1

I am trying to parse all the log line prints from a few java files and in notepad++ (grep all log lines to a new file). I created the following regex and it appears to work in notepad++ as when I find a find on finds file, it finds and highlights the full multi-part example as well as one-line examples.

(?s)^\s*LOGGER.(warn|info|error|debug|exception|trace)\(.*?\);$
'OR'
(?ms)^\s*LOGGER.(warn|info|error|debug|exception|trace)\(.*?\);$

Multi-Line example:

                logger.info(
                        "some info [{}], ID1[{}], ID2[{}], ID3[{}] some info",
                        ID.getValue(),
                        ID.getKey(), instance.getId3(), instance.getId4());

Single-line example:

        logger.info("Some Info [{}] is now some info", Id);

The issue appears to be when I do a "find all" using notepad++ or with bash using the regex, it does not actually capture the multi-line message in the output.

Notepad++ Finds and displays the following results:

 logger.info(
 logger.info("Some Info [{}] is now some info", Id);

In bash using grep, it does not capture the multi-part lines as all, only the single line.

grep -i -nr -P "(?s)^\s*LOGGER.(warn|info|error|debug|exception|trace)\(.*?\);"

The grep command above only prints one line. it does not print the first line of the multi-part line at all.

logger.info("Some Info [{}] is now some info", Id);

Update 1:

From the comments, it seems that using pcregrep works for multi-part lines.

pcregrep -n -i -M 'LOGGER.(warn|info|error|debug|exception|trace)\(.*(\n|.)*?\);' Text.java

However, when I have a logline that is above 2 lines (3 or 4 as an example) it does not capture them.

A fix for that seems to be adding another \n as a or clause but introduces an issue with single loglines.

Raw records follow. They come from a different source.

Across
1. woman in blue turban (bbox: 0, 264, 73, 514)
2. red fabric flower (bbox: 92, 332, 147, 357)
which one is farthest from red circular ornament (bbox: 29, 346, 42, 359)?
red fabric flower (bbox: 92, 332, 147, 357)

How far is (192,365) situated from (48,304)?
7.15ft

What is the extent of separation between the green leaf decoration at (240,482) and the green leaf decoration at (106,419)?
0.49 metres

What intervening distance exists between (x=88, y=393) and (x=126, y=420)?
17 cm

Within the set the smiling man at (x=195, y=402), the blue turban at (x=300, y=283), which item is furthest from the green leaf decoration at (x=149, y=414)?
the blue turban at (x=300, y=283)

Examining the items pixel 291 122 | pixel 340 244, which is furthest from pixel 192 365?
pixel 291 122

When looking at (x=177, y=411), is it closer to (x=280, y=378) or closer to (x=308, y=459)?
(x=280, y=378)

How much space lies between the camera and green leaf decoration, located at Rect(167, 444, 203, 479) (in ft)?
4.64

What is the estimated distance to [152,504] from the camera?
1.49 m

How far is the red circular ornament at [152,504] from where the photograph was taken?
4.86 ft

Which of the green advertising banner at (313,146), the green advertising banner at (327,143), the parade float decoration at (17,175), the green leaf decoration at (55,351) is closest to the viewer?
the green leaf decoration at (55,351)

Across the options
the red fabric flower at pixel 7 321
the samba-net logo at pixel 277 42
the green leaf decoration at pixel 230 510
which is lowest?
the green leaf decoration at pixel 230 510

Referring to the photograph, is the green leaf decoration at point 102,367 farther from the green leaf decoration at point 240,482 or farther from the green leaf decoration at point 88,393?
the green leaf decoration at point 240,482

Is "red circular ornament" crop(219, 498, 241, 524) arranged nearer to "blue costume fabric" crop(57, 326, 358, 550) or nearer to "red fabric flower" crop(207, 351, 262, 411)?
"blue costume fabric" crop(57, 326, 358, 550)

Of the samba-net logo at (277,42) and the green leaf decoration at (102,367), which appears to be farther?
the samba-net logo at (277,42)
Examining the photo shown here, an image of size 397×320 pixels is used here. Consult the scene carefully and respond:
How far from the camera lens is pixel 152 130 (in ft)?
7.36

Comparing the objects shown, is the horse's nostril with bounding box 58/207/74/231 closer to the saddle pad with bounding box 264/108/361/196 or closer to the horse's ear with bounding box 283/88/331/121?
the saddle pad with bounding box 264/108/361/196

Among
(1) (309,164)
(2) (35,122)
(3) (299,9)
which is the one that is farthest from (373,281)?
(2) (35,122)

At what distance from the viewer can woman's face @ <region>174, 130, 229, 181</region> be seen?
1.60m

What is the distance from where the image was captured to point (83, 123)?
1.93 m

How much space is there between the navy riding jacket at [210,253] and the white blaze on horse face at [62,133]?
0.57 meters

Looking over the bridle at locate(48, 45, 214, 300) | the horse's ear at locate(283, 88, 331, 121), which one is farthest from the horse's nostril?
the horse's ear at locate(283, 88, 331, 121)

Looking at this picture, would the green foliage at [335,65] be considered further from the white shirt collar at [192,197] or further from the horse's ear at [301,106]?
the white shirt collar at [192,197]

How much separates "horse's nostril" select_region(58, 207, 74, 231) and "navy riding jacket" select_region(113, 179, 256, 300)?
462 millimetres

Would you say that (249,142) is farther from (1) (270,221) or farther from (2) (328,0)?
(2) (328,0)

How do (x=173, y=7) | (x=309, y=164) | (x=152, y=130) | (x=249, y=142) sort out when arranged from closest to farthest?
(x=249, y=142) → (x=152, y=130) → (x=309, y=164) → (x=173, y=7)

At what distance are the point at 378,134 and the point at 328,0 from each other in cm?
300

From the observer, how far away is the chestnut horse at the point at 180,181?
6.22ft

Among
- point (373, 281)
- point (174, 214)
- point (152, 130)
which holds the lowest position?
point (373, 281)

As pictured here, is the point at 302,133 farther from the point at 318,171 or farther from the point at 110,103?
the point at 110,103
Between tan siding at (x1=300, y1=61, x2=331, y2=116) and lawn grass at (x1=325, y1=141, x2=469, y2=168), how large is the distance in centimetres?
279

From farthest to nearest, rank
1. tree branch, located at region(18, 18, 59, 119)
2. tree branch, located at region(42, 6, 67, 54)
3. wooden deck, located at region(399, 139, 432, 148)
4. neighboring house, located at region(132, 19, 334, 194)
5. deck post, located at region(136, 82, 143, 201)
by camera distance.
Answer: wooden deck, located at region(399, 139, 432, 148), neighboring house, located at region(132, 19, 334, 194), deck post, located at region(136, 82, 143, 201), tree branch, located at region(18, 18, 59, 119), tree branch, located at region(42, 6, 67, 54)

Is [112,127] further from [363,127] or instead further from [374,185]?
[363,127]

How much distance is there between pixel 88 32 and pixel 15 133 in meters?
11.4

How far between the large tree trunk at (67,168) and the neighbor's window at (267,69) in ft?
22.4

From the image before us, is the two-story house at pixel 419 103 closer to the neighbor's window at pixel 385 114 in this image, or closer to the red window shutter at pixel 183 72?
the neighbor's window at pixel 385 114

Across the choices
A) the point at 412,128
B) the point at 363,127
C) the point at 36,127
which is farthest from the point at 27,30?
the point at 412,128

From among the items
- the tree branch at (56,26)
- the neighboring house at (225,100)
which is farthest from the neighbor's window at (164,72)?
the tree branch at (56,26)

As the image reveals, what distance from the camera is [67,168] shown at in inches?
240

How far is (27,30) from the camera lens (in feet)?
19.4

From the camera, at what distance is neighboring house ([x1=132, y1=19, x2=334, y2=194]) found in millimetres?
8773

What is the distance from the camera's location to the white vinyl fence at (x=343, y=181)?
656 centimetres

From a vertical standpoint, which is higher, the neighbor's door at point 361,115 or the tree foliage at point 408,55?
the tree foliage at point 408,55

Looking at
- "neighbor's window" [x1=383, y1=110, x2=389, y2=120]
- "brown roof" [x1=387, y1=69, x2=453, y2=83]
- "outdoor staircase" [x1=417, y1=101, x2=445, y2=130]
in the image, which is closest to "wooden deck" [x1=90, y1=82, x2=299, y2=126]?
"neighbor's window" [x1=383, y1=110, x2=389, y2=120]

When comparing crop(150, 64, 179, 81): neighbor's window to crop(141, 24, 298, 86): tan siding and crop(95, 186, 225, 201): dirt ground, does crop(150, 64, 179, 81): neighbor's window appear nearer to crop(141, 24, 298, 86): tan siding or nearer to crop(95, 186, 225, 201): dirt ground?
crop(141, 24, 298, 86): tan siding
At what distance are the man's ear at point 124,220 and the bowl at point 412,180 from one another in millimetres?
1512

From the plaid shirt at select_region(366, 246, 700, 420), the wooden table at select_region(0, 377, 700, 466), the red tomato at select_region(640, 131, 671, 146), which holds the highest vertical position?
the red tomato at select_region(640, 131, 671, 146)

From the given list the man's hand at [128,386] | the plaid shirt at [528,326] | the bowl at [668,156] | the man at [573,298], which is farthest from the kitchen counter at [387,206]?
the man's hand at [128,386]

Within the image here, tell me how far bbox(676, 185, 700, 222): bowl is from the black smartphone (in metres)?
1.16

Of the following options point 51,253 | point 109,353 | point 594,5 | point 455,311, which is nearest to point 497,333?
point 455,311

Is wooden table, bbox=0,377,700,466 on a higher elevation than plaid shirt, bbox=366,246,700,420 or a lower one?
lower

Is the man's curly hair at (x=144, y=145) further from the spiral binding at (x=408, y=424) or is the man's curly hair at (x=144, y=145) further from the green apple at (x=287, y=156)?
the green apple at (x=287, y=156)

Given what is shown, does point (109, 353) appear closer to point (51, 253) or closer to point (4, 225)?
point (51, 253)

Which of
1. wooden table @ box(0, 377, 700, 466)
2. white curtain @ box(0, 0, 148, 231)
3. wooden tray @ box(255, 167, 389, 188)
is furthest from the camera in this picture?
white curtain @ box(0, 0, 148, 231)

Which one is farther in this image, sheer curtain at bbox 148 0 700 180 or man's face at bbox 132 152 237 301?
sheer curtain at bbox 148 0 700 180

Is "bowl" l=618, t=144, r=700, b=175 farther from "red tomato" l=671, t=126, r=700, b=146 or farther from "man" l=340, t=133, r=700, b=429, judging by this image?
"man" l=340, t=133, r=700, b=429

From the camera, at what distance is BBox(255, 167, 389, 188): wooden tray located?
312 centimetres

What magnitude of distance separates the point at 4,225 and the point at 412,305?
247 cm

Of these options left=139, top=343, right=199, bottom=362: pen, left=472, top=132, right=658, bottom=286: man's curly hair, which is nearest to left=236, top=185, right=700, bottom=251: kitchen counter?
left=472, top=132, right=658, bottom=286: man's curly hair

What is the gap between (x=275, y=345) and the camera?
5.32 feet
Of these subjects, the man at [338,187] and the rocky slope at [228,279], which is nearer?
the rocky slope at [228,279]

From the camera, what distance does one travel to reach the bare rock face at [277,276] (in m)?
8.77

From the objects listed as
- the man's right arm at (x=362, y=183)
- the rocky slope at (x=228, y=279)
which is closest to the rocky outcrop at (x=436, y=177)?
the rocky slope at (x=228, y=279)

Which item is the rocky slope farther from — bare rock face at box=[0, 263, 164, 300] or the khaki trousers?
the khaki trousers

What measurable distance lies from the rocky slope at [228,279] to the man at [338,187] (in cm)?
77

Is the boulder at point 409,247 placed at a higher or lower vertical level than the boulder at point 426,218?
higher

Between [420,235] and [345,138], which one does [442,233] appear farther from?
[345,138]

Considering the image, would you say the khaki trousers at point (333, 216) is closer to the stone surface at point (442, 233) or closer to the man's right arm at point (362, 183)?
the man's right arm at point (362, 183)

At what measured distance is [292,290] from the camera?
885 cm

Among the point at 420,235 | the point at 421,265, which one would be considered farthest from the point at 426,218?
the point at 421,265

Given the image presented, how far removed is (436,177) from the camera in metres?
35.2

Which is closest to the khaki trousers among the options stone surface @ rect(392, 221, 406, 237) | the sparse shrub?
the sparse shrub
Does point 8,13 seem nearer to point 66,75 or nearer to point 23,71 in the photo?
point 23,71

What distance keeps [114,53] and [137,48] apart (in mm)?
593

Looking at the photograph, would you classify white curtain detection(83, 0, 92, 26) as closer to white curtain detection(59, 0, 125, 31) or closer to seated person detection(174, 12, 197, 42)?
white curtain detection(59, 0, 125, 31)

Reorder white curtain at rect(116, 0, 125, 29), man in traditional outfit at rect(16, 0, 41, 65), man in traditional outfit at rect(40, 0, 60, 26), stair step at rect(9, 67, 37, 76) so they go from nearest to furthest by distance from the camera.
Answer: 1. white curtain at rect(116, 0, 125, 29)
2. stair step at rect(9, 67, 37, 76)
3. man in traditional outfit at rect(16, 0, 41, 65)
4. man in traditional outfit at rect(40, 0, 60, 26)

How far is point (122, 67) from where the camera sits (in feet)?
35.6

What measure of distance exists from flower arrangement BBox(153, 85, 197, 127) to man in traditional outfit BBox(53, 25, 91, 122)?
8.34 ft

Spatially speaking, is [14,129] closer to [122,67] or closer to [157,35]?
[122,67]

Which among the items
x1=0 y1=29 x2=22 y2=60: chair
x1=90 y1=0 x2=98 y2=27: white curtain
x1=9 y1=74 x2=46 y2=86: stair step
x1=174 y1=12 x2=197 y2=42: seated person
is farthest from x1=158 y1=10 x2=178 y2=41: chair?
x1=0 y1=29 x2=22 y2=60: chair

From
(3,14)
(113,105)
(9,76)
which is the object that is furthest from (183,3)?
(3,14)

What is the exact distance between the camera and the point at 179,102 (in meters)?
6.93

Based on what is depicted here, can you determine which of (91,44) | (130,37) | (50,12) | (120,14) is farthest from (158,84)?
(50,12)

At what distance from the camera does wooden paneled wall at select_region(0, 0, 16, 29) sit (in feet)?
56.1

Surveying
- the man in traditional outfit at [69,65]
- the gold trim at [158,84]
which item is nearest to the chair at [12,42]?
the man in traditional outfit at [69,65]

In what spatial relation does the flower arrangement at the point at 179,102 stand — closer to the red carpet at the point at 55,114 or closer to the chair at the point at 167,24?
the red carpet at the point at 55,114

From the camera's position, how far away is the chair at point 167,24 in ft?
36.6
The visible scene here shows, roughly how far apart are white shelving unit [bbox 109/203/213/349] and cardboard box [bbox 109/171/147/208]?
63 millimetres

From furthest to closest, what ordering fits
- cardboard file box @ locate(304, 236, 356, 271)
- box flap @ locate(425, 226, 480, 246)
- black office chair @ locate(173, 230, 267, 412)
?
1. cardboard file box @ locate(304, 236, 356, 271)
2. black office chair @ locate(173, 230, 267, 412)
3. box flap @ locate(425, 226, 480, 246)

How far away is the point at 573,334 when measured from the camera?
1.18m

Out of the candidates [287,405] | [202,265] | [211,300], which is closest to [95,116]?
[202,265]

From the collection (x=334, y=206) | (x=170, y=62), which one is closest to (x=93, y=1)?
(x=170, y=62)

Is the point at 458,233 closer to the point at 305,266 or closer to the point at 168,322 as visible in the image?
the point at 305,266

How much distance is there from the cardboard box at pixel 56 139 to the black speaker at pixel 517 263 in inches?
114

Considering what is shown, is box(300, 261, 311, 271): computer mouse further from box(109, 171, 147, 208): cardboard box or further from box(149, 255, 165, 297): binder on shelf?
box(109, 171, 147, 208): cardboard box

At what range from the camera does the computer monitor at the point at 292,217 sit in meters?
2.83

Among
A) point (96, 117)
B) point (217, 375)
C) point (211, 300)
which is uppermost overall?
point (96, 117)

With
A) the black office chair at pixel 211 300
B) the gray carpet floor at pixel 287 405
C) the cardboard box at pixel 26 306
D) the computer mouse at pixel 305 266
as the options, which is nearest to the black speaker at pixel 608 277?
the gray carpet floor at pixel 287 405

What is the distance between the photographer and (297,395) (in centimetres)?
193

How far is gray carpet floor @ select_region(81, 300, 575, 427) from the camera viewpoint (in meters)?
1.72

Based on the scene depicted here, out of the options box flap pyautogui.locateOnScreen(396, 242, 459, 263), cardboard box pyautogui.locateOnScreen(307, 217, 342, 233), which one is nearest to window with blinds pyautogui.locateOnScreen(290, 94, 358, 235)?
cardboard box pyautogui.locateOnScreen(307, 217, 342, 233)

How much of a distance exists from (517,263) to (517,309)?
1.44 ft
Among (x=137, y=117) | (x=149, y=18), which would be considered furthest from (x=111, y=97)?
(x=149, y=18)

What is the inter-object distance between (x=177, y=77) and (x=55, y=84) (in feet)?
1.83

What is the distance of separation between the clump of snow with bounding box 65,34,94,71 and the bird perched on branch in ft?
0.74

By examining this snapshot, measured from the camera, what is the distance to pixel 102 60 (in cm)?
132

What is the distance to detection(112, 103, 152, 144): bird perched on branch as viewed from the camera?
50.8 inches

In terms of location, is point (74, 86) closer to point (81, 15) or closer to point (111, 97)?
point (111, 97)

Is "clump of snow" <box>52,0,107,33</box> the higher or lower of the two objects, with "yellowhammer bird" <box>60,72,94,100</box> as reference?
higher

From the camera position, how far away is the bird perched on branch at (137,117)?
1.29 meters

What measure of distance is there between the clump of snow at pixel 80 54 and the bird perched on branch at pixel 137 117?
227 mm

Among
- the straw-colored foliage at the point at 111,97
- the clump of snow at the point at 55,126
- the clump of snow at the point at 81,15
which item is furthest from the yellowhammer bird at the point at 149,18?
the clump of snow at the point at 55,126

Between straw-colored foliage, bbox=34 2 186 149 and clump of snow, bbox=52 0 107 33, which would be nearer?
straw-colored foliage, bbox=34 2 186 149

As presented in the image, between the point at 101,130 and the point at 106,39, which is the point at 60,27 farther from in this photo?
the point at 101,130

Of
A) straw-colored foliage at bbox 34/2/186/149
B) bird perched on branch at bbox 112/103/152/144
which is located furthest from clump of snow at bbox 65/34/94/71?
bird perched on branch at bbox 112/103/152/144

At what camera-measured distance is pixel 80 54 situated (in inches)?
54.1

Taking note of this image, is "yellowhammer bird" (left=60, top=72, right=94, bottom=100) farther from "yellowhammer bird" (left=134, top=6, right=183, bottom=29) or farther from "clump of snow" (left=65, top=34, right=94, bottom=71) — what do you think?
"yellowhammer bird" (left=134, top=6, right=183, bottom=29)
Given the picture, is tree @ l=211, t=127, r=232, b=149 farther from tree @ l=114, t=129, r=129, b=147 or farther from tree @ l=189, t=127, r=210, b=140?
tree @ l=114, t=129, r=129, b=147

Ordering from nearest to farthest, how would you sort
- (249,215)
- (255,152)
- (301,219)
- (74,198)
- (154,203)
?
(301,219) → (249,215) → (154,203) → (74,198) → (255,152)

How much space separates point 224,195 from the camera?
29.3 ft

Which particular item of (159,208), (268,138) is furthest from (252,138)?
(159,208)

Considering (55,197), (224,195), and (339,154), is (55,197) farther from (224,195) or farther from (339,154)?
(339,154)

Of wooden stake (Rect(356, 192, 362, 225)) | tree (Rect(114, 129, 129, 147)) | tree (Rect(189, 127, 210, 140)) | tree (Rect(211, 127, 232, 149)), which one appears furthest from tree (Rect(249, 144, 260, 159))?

pcregrep -n -i -M 'LOGGER.(warn|info|error|debug|exception|trace)\(.*(\n|\n.*\n|.)*?\);' Text.java

When I have a logline that is only on one line, it also captures the next line until it ends with );

90:        logger.info("starting sync [{}], correlation-id [{}]", syncId, correlationId);
    // some comments
    value.test(() -> Async(value, test4, test2, test1));

Update 2: I now have it working. Thanks everyone

pcregrep -n -i -M 'logger.(warn|info|error|debug|exception|trace)\((\n*.*?\n*)*?\);' Text.txt
rcmpayne
  • 163
  • 2
  • 15
  • I think the find function in notepad only displays the first line found for every result. You might test it when using the replace function that all lines are replaced. For grep see https://stackoverflow.com/questions/2686147/how-to-find-patterns-across-multiple-lines-using-grep – The fourth bird Jan 06 '22 at 13:00
  • Did you try `(?si)^\h*LOGGER\.(?:warn|info|error|debug|exception|trace)\(.*?\);\h*$`? – Wiktor Stribiżew Jan 06 '22 at 15:50
  • Testing pcregrep works for multi-lines but if i have a single line like `logger.info("Some Info [{}] is now some info", Id);` it will always grab the next line that ends with `);` Example Syntax: `pcregrep -n -i -M 'LOGGER.(warn|info|error|debug|exception|trace)\(.*(\n|.)*?\);' Text.java` – rcmpayne Jan 06 '22 at 16:05
  • appears i have it working now `pcregrep -n -i -M 'logger.(warn|info|error|debug|exception|trace)\((\n*.*?\n*)*?\);' DirectorySyncService.java` – rcmpayne Jan 06 '22 at 16:58
  • `\n*.*?\n*)*?` is too convoluted. Use `(?s:.)*?`. And escape the dot, `.` matches any char. – Wiktor Stribiżew Jan 06 '22 at 17:32

1 Answers1

0

You can use

pcregrep -n -i -M '(?s)logger\.(warn|info|error|debug|exception|trace)\(.*?\);' DirectorySyncService.java

Details:

  • -n - precedes each output line by its line number in the file, followed by a colon for matching lines or a hyphen for context lines. If the filename is also being output, it precedes the line number.
  • -i - ignores upper/lower case distinctions during comparisons
  • -M - allows patterns to match more than one line
  • (?s)logger\.(warn|info|error|debug|exception|trace)\(.*?\); matches
    • (?s) - a singleline modifier that allows . to match line break chars
    • logger\. - logger. string
    • (warn|info|error|debug|exception|trace) - Group 1: one of the words inside the group
    • \( - a ( char
    • .*? - zero or more chars as few as possible
    • \); - a ); string.

In Notepad++, you could use

(?si)logger\.(warn|info|error|debug|exception|trace)\(.*?\);
Wiktor Stribiżew
  • 607,720
  • 39
  • 448
  • 563